----- Exercise passage -----

FAISS - Facebook AI Similarity Search(FAISS) - is a library for efficient similarity search and clustering of dense vectors. It contains algorithms that search in sets of vectors of any size, up to ones that possibly so not fit in RAM. It also contains supporting code for evaluation and parameter tuning. 

In [18]:
from langchain_community.document_loaders import TextLoader
from langchain_community.vectorstores import FAISS
from langchain_community.embeddings import OllamaEmbeddings
from langchain_text_splitters import CharacterTextSplitter

loader = TextLoader("documents/sample.txt")
docs = loader.load()

text_splitter = CharacterTextSplitter(chunk_size=100, chunk_overlap=10)
docs_split = text_splitter.split_documents(docs)

embeddings = OllamaEmbeddings(model="codellama")
db = FAISS.from_documents(docs_split, embeddings)
db.save_local("faiss_vectorstore")

In [19]:
query = "Attention mechanisms have become an integral part of compelling sequence modeling"

retrieved_docs = db.similarity_search(query, k=3)
retrieved_docs[0].page_content


'1 Introduction\nRecurrent neural networks, long short-term memory [13] and gated recurrent [7] neural networks\nin particular, have been firmly established as state of the art approaches in sequence modeling and\ntransduction problems such as language modeling and machine translation [35, 2, 5]. Numerous\nefforts have since continued to push the boundaries of recurrent language models and encoder-decoder\narchitectures [38, 24, 15].\nRecurrent models typically factor computation along the symbol positions of the input and output\nsequences. Aligning the positions to steps in computation time, they generate a sequence of hidden\nstates ht, as a function of the previous hidden state ht−1 and the input for position t. This inherently\nsequential nature precludes parallelization within training examples, which becomes critical at longer\nsequence lengths, as memory constraints limit batching across examples. Recent work has achieved\nsignificant improvements in computational efficiency th

In [20]:
for i, doc in enumerate(retrieved_docs):
    print(f"Document {i+1}:\n{doc.page_content}\n")

-----

▸ **Questions to answer**
[1] Translate this sentence from the FAISS notebook into Spanish: "It also contains supporting code for evaluation and parameter tuning."
[2] In the FAISS notebook, which model is passed to OllamaEmbeddings?
[3] Resume the FAISS notebook from the point where it stops.
None of the listing matters for this work.

----- Excerpted records -----

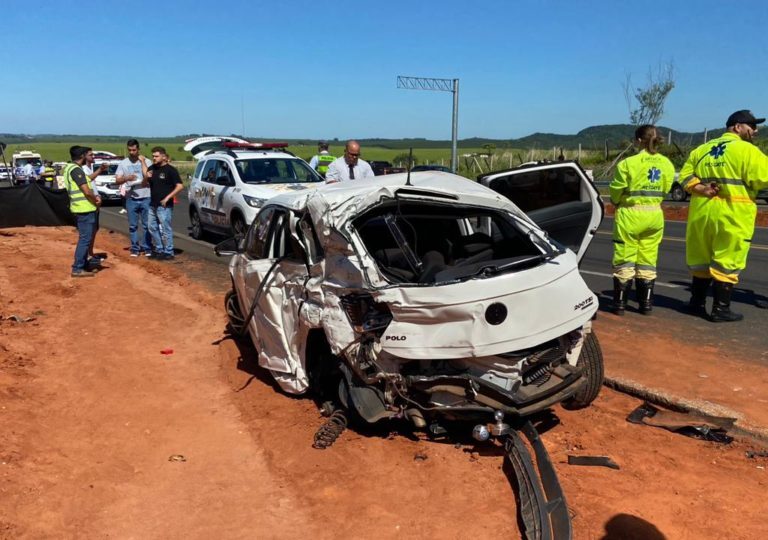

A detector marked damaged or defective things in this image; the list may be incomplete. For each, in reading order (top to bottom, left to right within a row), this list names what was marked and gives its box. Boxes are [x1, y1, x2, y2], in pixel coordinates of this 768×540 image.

shattered windshield [232, 158, 320, 186]
shattered windshield [354, 202, 552, 284]
broken headlight [340, 294, 392, 336]
severely damaged car [218, 165, 608, 434]
crumpled hood [372, 249, 592, 358]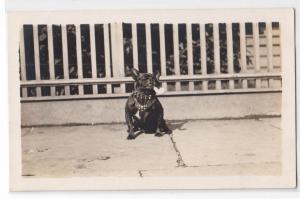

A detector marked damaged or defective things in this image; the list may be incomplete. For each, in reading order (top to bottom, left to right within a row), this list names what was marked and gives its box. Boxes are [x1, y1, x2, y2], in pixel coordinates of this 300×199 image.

crack in pavement [169, 133, 185, 167]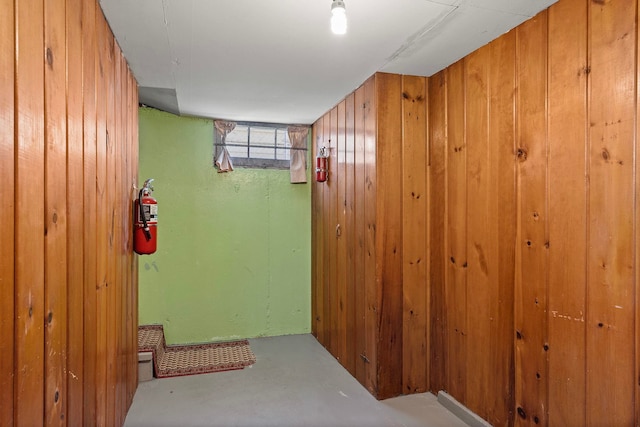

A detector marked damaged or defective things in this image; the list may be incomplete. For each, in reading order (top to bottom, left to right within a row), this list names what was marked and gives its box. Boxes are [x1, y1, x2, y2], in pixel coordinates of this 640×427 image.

-----

▸ **Answers to the tasks**
[1] También contiene código de apoyo para la evaluación y el ajuste de parámetros.

[2] codellama

[3]
Document 1:
1 Introduction
Recurrent neural networks, long short-term memory [13] and gated recurrent [7] neural networks
in particular, have been firmly established as state of the art approaches in sequence modeling and
transduction problems such as language modeling and machine translation [35, 2, 5]. Numerous
efforts have since continued to push the boundaries of recurrent language models and encoder-decoder
architectures [38, 24, 15].
Recurrent models typically factor computation along the symbol positions of the input and output
sequences. Aligning the positions to steps in computation time, they generate a sequence of hidden
states ht, as a function of the previous hidden state ht−1 and the input for position t. This inherently
sequential nature precludes parallelization within training examples, which becomes critical at longer
sequence lengths, as memory constraints limit batching across examples. Recent work has achieved
significant improvements in computational efficiency th

### As a Retriever

We can also convert the vectorstore into a Retriever class. This allows us to easily use it in other LangChain Methods, which largely work with Retrievers.

In [None]:
retriever = db.as_retriever()
retriever.invoke(query)